Technology / 03.08.23
Wearable Technology Reimagines the Way Audiences Experience Music
The closing keynote at INTIX 2023 was part of our larger strategic commitment to diversity, equity, accessibility and inclusion (DEAI). As we have said before, accessibility extends far beyond venue access ramps. It is much more than providing open captioning or American Sign Language (ASL) interpretation at select performances. Indeed, it impacts and touches all aspects of live entertainment, from the arts and sports to concerts, museums, attractions and more.
At INTIX, we believe empowering the broader entertainment community is vital, as is ensuring that we do what is responsible for all audiences. Our year-round programming, presentations, webinars and editorial coverage showcase important stories across the audience accessibility sphere. Our efforts range from highlighting people and processes to innovations, requirements and knowledge that is needed so we can ensure all attendees feel welcome. And INTIX has an active role to play. To that end, our community is incredibly fortunate to have a group of experts and advocates who passionately give their time. They teach and guide us, and for that, we are always so thankful.
Several of these experts were on hand to take part in the closing keynote panel at the INTIX 44th Annual Conference and Exhibition in Seattle. In the session titled “What If We Were to Reimagine the Way People Experienced Music? Wearable Technology Increases Accessibility,” panelists took attendees on a journey of accessibility and demonstrated innovative technology live and in person. The Vibrotextile™ vest by Music: Not Impossible has wrist and ankle bands that pulse in sync with live performances. Those wearing it can literally feel music and live events through their skin.
Director, Office of Access and VSA,
John F. Kennedy Center for the Performing Arts
Chief Vibrational Officer/Co-Founder,
Music: Not Impossible
Vice President of Community Initiatives,
After the panelists introduced themselves, Chapman-Smith talked about Resonant Philly, an all-inclusive performance that combines a relaxed performance that is audio described, has ASL interpreters and offers the Music: Not Impossible technology, which has the power to change the world. Resonant Philly was born from the accessibility work at Opera Philadelphia during the lockdown time of the pandemic when everything went digital.

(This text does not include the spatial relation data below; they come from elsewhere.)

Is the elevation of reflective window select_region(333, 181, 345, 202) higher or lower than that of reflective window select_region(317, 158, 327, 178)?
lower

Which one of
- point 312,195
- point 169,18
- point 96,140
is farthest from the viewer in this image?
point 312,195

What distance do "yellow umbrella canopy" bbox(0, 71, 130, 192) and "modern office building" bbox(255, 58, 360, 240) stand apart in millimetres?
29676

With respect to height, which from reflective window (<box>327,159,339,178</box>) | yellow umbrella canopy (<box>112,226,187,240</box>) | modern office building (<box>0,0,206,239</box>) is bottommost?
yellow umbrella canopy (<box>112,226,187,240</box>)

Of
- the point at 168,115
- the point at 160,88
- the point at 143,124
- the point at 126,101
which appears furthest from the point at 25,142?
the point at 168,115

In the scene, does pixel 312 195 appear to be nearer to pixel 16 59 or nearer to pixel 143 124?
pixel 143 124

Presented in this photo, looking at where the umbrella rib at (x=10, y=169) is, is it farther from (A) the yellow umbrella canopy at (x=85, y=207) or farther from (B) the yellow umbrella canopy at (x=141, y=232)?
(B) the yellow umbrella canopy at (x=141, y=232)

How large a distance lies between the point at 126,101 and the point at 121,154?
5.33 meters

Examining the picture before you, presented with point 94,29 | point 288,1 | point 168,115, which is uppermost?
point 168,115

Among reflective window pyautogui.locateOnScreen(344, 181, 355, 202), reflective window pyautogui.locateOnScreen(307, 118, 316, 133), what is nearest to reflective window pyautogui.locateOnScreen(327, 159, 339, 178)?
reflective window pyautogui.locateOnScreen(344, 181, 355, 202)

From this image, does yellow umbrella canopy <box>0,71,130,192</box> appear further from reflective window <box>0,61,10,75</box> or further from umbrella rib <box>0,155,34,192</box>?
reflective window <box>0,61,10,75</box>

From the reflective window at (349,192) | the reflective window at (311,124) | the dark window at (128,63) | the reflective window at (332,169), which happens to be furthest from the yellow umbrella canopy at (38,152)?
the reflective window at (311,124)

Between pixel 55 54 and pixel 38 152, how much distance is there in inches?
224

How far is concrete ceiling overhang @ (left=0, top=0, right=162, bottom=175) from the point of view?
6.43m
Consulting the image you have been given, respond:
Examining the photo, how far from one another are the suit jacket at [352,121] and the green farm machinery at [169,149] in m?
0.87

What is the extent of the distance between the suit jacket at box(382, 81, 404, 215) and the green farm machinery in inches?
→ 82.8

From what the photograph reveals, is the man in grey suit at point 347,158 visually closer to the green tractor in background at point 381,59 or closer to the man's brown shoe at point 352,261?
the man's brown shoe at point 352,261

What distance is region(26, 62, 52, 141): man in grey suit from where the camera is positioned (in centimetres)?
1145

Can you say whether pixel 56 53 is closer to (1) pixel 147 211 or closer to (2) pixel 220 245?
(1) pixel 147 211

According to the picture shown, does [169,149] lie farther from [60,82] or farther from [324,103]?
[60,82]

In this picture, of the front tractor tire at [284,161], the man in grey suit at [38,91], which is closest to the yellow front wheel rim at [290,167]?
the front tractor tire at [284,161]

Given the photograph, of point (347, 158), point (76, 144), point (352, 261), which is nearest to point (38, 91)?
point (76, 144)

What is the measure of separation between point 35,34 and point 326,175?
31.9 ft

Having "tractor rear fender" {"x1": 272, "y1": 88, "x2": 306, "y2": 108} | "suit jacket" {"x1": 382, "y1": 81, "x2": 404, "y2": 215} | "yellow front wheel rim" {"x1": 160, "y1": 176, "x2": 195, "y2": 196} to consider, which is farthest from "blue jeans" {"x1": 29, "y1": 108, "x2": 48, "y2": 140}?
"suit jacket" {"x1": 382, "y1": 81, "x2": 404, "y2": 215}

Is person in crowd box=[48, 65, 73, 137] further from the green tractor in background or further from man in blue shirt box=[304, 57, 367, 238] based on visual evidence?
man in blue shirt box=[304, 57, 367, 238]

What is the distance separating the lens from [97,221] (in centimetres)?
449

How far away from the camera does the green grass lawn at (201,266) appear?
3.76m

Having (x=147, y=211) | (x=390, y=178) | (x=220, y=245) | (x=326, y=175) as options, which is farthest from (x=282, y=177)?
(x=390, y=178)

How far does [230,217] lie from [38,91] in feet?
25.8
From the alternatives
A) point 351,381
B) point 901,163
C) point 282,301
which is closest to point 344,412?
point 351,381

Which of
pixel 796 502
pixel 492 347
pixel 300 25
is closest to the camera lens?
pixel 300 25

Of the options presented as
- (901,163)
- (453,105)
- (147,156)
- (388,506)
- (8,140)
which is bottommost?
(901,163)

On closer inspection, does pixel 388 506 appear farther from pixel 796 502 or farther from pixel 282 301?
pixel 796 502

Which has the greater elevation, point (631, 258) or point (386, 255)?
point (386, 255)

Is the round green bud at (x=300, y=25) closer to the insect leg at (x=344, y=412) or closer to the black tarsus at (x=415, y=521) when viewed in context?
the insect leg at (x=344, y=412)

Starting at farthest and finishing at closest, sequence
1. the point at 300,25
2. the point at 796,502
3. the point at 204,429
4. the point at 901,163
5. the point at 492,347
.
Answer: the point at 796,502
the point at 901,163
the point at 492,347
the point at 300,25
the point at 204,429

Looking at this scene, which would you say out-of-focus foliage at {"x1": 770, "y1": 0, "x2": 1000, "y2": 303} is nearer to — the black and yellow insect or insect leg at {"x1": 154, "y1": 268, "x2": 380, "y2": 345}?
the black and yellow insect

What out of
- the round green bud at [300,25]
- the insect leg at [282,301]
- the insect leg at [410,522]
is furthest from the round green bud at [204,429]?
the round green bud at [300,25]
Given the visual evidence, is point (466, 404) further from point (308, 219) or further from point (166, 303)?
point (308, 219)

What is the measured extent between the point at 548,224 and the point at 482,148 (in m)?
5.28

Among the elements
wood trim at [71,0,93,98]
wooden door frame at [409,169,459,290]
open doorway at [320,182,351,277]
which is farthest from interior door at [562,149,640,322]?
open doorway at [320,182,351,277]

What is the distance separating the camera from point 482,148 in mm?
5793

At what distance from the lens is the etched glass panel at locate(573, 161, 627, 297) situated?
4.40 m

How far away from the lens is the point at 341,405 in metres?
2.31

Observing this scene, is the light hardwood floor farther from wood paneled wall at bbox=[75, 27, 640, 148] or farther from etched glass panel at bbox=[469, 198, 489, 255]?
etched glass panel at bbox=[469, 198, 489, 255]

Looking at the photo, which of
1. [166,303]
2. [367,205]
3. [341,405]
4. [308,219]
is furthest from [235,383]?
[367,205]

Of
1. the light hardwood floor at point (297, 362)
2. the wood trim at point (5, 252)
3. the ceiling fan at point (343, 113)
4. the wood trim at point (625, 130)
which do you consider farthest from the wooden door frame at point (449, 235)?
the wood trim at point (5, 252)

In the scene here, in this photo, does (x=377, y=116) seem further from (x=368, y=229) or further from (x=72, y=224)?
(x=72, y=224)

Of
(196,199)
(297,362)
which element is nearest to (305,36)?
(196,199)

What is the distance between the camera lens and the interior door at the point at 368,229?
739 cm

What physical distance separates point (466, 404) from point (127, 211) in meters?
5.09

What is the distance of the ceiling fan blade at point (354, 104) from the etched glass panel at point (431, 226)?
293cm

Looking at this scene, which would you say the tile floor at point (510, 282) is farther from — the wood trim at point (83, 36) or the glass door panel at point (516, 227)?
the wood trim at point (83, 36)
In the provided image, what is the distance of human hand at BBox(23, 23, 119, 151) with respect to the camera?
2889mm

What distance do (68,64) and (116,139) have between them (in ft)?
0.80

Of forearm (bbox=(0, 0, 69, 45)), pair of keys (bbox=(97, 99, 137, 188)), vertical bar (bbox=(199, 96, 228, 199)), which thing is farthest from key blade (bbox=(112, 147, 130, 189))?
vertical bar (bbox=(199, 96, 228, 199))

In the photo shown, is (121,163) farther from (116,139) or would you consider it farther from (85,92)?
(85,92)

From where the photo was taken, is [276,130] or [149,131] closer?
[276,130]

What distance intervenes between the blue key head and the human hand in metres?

The team wanted to create the most points of access for the people of Philadelphia. Together with Art-Reach, Opera Philadelphia created Resonant Philly, aiming for a place of total inclusion.
Panel moderator Betty Siegel asked Rose about the considerations that Art-Reach helped Opera Philadelphia think about along the path to inclusivity. It turns out there were many.
“Everyone in the [INTIX conference] room knows it starts with ticketing, but this was really interesting because the tickets didn't really have a price, and they were general admission,” Rose says. “So, what was the ticket-buying process? What are you actually choosing? We developed a menu of those options where you did not have to disclose anything about yourself or your disability. Instead, you get to choose from all the wonderful offerings that are going to be available for the performance. There was an additional box at the bottom to say what you might need us to provide if we hadn't provided something up front. We were able to identify the supports [needed] for each individual while also setting up supports in advance. The ticket-buying process became ‘choose your own adventure’ and then come knowing we have all of that provided. Our goal was to provide information more than transaction in that process.”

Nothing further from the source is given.